Data shown Block Start
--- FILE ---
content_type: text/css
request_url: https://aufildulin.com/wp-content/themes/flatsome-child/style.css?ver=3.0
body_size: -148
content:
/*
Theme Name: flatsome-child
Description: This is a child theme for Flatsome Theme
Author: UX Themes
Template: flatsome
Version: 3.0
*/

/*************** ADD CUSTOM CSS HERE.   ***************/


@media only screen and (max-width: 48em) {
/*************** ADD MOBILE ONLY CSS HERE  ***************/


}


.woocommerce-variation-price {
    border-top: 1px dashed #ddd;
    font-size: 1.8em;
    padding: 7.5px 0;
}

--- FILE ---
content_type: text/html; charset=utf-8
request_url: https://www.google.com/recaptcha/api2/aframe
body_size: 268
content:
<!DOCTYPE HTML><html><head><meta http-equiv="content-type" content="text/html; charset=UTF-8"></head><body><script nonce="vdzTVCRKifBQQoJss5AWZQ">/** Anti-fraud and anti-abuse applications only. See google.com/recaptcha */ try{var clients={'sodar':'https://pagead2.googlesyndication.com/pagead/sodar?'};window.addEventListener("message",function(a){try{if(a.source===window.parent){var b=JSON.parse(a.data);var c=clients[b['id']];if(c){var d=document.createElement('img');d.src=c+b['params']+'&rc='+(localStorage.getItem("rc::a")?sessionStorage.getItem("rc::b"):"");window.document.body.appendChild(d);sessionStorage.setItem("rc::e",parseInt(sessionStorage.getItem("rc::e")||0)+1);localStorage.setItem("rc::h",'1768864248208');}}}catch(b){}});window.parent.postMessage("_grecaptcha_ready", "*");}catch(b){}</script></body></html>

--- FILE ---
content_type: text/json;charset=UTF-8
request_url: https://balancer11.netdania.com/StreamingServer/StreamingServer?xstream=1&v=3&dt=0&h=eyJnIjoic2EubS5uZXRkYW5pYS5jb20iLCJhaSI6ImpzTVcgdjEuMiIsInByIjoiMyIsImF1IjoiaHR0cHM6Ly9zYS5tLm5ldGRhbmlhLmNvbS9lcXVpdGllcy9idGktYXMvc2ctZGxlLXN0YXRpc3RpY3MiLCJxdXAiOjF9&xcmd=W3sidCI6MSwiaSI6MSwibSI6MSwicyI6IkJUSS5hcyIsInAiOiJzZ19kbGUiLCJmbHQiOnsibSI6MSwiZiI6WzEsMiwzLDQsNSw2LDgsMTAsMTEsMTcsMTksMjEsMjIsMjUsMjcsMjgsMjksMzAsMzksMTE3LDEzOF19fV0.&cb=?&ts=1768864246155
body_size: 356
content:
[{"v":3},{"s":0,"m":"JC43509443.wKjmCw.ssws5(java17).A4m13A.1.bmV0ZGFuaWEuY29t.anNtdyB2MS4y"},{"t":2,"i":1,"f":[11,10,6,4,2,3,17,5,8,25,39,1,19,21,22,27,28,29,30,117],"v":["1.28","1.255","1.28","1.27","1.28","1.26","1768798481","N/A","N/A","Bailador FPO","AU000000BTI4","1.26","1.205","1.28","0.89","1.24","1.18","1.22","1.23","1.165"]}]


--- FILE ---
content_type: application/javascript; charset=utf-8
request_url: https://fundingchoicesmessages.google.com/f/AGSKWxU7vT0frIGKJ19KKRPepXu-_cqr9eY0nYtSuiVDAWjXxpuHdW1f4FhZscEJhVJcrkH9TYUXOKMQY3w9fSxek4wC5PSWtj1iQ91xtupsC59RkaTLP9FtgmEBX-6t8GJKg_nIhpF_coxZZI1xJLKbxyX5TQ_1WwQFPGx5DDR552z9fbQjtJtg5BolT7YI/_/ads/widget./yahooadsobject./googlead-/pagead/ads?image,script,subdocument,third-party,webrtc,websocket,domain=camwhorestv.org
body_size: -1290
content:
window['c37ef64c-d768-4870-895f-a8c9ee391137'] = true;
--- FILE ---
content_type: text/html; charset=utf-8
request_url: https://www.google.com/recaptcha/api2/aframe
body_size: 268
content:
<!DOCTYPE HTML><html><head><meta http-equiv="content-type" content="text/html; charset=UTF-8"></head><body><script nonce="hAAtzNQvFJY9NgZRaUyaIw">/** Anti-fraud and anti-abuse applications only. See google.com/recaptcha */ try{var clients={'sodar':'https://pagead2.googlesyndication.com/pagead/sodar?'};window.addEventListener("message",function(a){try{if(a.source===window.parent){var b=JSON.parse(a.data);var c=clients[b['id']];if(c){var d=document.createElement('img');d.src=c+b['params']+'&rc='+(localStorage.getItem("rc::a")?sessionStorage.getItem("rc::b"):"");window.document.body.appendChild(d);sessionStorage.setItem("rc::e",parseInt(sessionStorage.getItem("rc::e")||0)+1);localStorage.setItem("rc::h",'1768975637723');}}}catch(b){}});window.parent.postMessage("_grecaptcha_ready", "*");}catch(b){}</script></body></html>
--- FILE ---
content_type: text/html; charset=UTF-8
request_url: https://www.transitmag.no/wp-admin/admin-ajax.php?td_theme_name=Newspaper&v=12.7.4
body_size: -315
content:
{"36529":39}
Data shown Block End
=== About this exercise ===
Produce an exact copy of every entry above.

=== Solution to this task ===
--- FILE ---
content_type: text/css
request_url: https://aufildulin.com/wp-content/themes/flatsome-child/style.css?ver=3.0
body_size: -148
content:
/*
Theme Name: flatsome-child
Description: This is a child theme for Flatsome Theme
Author: UX Themes
Template: flatsome
Version: 3.0
*/

/*************** ADD CUSTOM CSS HERE.   ***************/


@media only screen and (max-width: 48em) {
/*************** ADD MOBILE ONLY CSS HERE  ***************/


}


.woocommerce-variation-price {
    border-top: 1px dashed #ddd;
    font-size: 1.8em;
    padding: 7.5px 0;
}

--- FILE ---
content_type: text/html; charset=utf-8
request_url: https://www.google.com/recaptcha/api2/aframe
body_size: 268
content:
<!DOCTYPE HTML><html><head><meta http-equiv="content-type" content="text/html; charset=UTF-8"></head><body><script nonce="vdzTVCRKifBQQoJss5AWZQ">/** Anti-fraud and anti-abuse applications only. See google.com/recaptcha */ try{var clients={'sodar':'https://pagead2.googlesyndication.com/pagead/sodar?'};window.addEventListener("message",function(a){try{if(a.source===window.parent){var b=JSON.parse(a.data);var c=clients[b['id']];if(c){var d=document.createElement('img');d.src=c+b['params']+'&rc='+(localStorage.getItem("rc::a")?sessionStorage.getItem("rc::b"):"");window.document.body.appendChild(d);sessionStorage.setItem("rc::e",parseInt(sessionStorage.getItem("rc::e")||0)+1);localStorage.setItem("rc::h",'1768864248208');}}}catch(b){}});window.parent.postMessage("_grecaptcha_ready", "*");}catch(b){}</script></body></html>

--- FILE ---
content_type: text/json;charset=UTF-8
request_url: https://balancer11.netdania.com/StreamingServer/StreamingServer?xstream=1&v=3&dt=0&h=eyJnIjoic2EubS5uZXRkYW5pYS5jb20iLCJhaSI6ImpzTVcgdjEuMiIsInByIjoiMyIsImF1IjoiaHR0cHM6Ly9zYS5tLm5ldGRhbmlhLmNvbS9lcXVpdGllcy9idGktYXMvc2ctZGxlLXN0YXRpc3RpY3MiLCJxdXAiOjF9&xcmd=W3sidCI6MSwiaSI6MSwibSI6MSwicyI6IkJUSS5hcyIsInAiOiJzZ19kbGUiLCJmbHQiOnsibSI6MSwiZiI6WzEsMiwzLDQsNSw2LDgsMTAsMTEsMTcsMTksMjEsMjIsMjUsMjcsMjgsMjksMzAsMzksMTE3LDEzOF19fV0.&cb=?&ts=1768864246155
body_size: 356
content:
[{"v":3},{"s":0,"m":"JC43509443.wKjmCw.ssws5(java17).A4m13A.1.bmV0ZGFuaWEuY29t.anNtdyB2MS4y"},{"t":2,"i":1,"f":[11,10,6,4,2,3,17,5,8,25,39,1,19,21,22,27,28,29,30,117],"v":["1.28","1.255","1.28","1.27","1.28","1.26","1768798481","N/A","N/A","Bailador FPO","AU000000BTI4","1.26","1.205","1.28","0.89","1.24","1.18","1.22","1.23","1.165"]}]


--- FILE ---
content_type: application/javascript; charset=utf-8
request_url: https://fundingchoicesmessages.google.com/f/AGSKWxU7vT0frIGKJ19KKRPepXu-_cqr9eY0nYtSuiVDAWjXxpuHdW1f4FhZscEJhVJcrkH9TYUXOKMQY3w9fSxek4wC5PSWtj1iQ91xtupsC59RkaTLP9FtgmEBX-6t8GJKg_nIhpF_coxZZI1xJLKbxyX5TQ_1WwQFPGx5DDR552z9fbQjtJtg5BolT7YI/_/ads/widget./yahooadsobject./googlead-/pagead/ads?image,script,subdocument,third-party,webrtc,websocket,domain=camwhorestv.org
body_size: -1290
content:
window['c37ef64c-d768-4870-895f-a8c9ee391137'] = true;
--- FILE ---
content_type: text/html; charset=utf-8
request_url: https://www.google.com/recaptcha/api2/aframe
body_size: 268
content:
<!DOCTYPE HTML><html><head><meta http-equiv="content-type" content="text/html; charset=UTF-8"></head><body><script nonce="hAAtzNQvFJY9NgZRaUyaIw">/** Anti-fraud and anti-abuse applications only. See google.com/recaptcha */ try{var clients={'sodar':'https://pagead2.googlesyndication.com/pagead/sodar?'};window.addEventListener("message",function(a){try{if(a.source===window.parent){var b=JSON.parse(a.data);var c=clients[b['id']];if(c){var d=document.createElement('img');d.src=c+b['params']+'&rc='+(localStorage.getItem("rc::a")?sessionStorage.getItem("rc::b"):"");window.document.body.appendChild(d);sessionStorage.setItem("rc::e",parseInt(sessionStorage.getItem("rc::e")||0)+1);localStorage.setItem("rc::h",'1768975637723');}}}catch(b){}});window.parent.postMessage("_grecaptcha_ready", "*");}catch(b){}</script></body></html>
--- FILE ---
content_type: text/html; charset=UTF-8
request_url: https://www.transitmag.no/wp-admin/admin-ajax.php?td_theme_name=Newspaper&v=12.7.4
body_size: -315
content:
{"36529":39}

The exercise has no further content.